YÖNETİM KURULUNUN KURULUŞU

Madde 15:
Yönetim Kurulu Genel Kurulca gizli oy ve açık sayımla iki yıllık bir süre için seçilen onbir asil ve yedi yedek üyeden oluşur.

YÖNETİM KURULUNUN GÖREVLERİ

Madde 16:
  1. Derneği temsil etmek veya bu hususta kendi üyelerinden bir veya birkaçına yetki vermek.
  2. Dernek şubelerinin açılmasına karar ve şube kurucularına yetki vermek.
  3. Derneğin gelir ve gider hesaplarına ilişkin işlemleri yapmak ve gelecek dönemlere ait bütçeyi hazırlayarak Genel Kurul'a sunmak.
  4. Dernek tüzüğünün ve yasaların kendisine verdiği diğer işleri yapmak ve yetkileri kullanmak.
  5. Genel Kurul'da seçilen Yönetim Kurulu'nun asil üyeleri kendi aralarında;
    1. Genel Başkan,
    2. Genel Başkan Yardımcısı,
    3. Genel Sekreter,
    4. Genel Muhasip,
    5. Kol Başkanları seçmek suretiyle görev taksimi yapmak. Yönetim Kurulu'nda asil üyelerden boşalanın yerine sırasıyla yedekleri çağırmak.

DENETLEME KURULUNU SEÇİMİ

Madde 17:
Denetleme Kurulu üç asil ve üç yedek üye olmak üzere Genel Kurulca seçilir. Üyeler kendi aralarında bir başkan secerler.

DENETLEME KURULUNUN GÖREVLERİ

Madde 18:
Denetleme Kurulu, Genel Kurul adına; Derneğin işlerini yıllık hesaplarını bilanço ve sonuç hesaplarını inceleyerek rapora bağlayıp Genel Kurul'a sunar.Şubelerin gelir-gider hesaplarını yıllık uğraşılarını, bilanço sonuçlarını inceleyerek bir raporla Merkez Genel Kurulu'na iletir.

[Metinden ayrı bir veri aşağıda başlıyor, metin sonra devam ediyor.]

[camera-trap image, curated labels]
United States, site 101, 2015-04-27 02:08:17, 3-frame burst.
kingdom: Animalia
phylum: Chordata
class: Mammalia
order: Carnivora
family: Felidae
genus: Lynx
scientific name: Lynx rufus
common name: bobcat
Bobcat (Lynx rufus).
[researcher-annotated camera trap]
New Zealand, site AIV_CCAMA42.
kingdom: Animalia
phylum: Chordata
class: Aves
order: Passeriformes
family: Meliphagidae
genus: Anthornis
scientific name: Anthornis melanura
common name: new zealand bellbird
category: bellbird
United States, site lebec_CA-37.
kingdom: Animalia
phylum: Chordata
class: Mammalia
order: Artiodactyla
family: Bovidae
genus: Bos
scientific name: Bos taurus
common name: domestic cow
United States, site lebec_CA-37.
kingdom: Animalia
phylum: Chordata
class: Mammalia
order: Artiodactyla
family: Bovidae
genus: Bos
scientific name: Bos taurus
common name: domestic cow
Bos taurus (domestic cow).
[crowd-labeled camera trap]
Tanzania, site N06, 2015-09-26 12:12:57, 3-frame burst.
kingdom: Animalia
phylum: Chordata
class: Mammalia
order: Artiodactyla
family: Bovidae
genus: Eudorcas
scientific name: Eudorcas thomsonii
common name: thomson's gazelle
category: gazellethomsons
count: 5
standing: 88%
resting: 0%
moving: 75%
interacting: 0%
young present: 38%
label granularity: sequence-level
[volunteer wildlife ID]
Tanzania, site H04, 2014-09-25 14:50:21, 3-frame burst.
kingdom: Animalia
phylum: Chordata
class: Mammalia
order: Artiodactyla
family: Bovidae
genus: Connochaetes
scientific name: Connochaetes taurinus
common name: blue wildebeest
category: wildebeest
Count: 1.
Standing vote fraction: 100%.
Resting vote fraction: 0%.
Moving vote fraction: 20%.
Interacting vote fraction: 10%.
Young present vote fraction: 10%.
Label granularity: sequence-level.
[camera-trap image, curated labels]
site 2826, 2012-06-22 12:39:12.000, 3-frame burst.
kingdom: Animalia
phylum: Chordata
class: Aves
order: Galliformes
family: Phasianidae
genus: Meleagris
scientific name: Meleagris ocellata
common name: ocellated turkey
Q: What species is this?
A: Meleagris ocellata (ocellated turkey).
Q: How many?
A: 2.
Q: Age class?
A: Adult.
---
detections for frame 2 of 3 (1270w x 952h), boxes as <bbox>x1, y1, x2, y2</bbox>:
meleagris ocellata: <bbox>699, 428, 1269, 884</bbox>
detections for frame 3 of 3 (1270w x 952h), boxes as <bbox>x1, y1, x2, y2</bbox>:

Denetleme Kurulu bu görevleri en az altı ayda bir yapar. Denetleme Kurulu üyeleri Yönetim Kurulu toplantılarına katılabilir, fakat oy kullanamazlar.

DİSİPLİN KURULU

Madde 19:
Disiplin Kurulu üç asil ve üç yedek üyeden ibaret olup Genel Kurulca seçilir. Üyeler kendi aralarında bir başkan seçerler.
Tüzüğün 5.maddesinde yazılan fiilleri işleyen üyeler hakkında Yönetim Kurulu'nun yazılı isteği üzerine durumu tetkik ederek karara bağlar.

ŞUBELERİN KURULUŞU

Madde 20:
Dernek lüzum gördüğü takdirde Trabzon, İstanbul, Erzurum, Eskişehir ve Karabük'te şube açabilir. Şube açılacak yerlerden en az üç kişinin bu yoldaki isteklerini taşıyan bir dilekçeyle Derneğin Genel Merkezine başvurmaları üzerine, Dernek Yönetim Kurulunca yetkili kılınan en az üç kişi tarafından şubenin açılacağı yerin en büyük mülki amirliğine müracaatı yaparlar. Bu müracaatta kurucuların adı, soyadı, meslek ve sanatları, ikametgahları ve uyrukları ile şube merkez adresinin bildirilmesi ve yazı dernek tüzüğünden iki örnekle yetki belgelerinin eklenmesi şarttır. Şube kurucularının, şubenin açılacağı yerde en az altı aydan beri ikamet etmesi gerekir. Şube genel kurulunun toplanmasına ait ilan gazete yerine mahalli imkan ve vasıtalardan yararlanmak sureti ile yapılabilir.

ŞUBELERİN ORGANLARI

Madde 21:
Şubelerin organları:
Genel Kurul,
Yönetim Kurulu,
Denetleme Kurulu'ndan Oluşur.

Şube Genel Kurulları, olağan toplantılarını merkez genel kurul toplantısından en az 15 gün önce bitirmek zorundadır. Şubelerin Yönetim Kurulları, beş asil, beş yedek üyeden oluşur. Ayrıca Denetleme Kurulu için de üç asil ve üç yedek üye Genel Kurulları tarafından seçilir. Şubeler, tüzüklerinde belirtilen görevleri yaparak, genel merkezi temsil ederler. Şube yönetim Kurulları, Genel Merkez Yönetim Kurulu'nun alacağı kararlara uymak zorundadır. Genel Merkez, şubelerin Yönetim Kurullarını her zaman denetler ve yasal yetkilerini kullanır. Merkezin Genel Kurul toplantılarına her şube ikişer delege gönderebilir. Bu delegeler kendi şubelerini temsil ederler ve Genel Kurula yaptıkları öneriler öncelikli olarak görüşülür. Bu delegeler oylamaya katılabilirler.

Madde 22:
Yönetim Kurulları, tüzüğü tatbik, Genel Kurulun direktif ve emirlerini yerine getirirler. Yönetim Kurulu en az ayda bir toplanır. Aldığı kararları karar defterine işler ve üyeler tarafından imzalanır.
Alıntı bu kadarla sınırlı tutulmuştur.